* **TASK DETAILS**
If a record contains an image, leave the image out and repeat everything else exactly.

──────────────────────────────

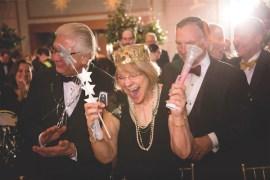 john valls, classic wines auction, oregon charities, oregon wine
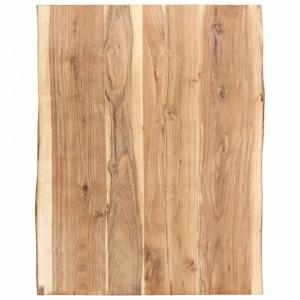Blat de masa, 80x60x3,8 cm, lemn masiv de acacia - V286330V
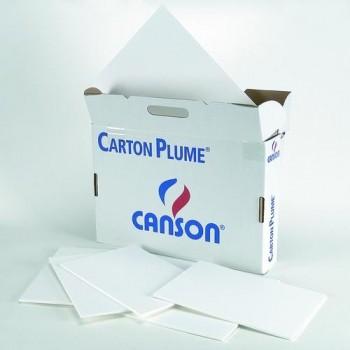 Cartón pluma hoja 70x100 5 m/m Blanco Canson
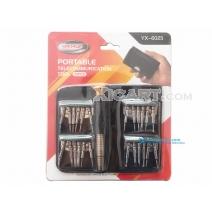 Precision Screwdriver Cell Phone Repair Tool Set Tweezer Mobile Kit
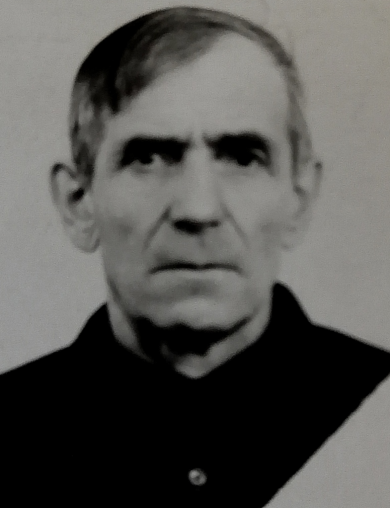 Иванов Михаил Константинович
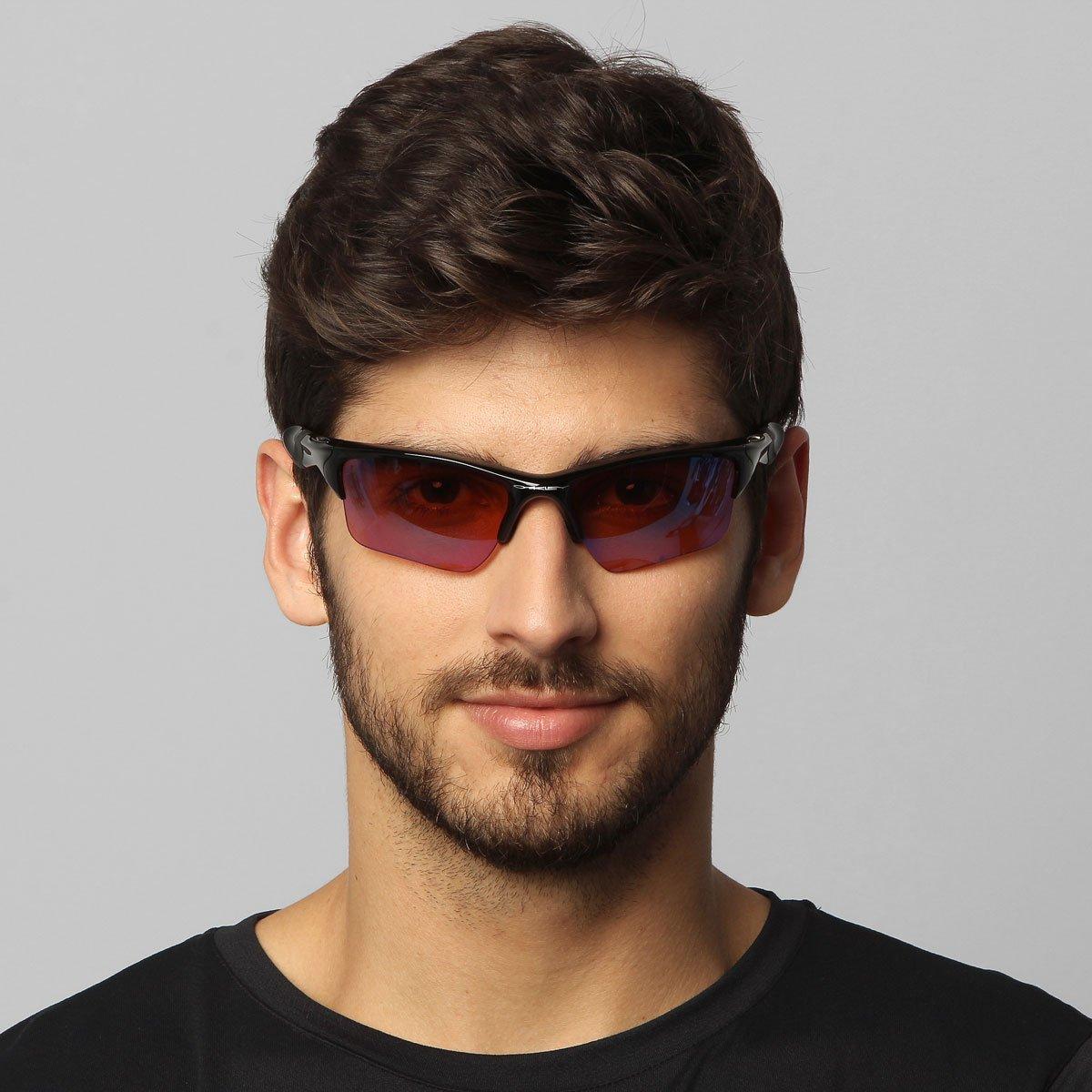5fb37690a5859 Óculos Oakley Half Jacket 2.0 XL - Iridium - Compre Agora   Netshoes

──────────────────────────────

* **SOLUTION BELOW**
 john valls, classic wines auction, oregon charities, oregon wine
Blat de masa, 80x60x3,8 cm, lemn masiv de acacia - V286330V
 Cartón pluma hoja 70x100 5 m/m Blanco Canson
 Precision Screwdriver Cell Phone Repair Tool Set Tweezer Mobile Kit
 Иванов Михаил Константинович
5fb37690a5859 Óculos Oakley Half Jacket 2.0 XL - Iridium - Compre Agora   Netshoes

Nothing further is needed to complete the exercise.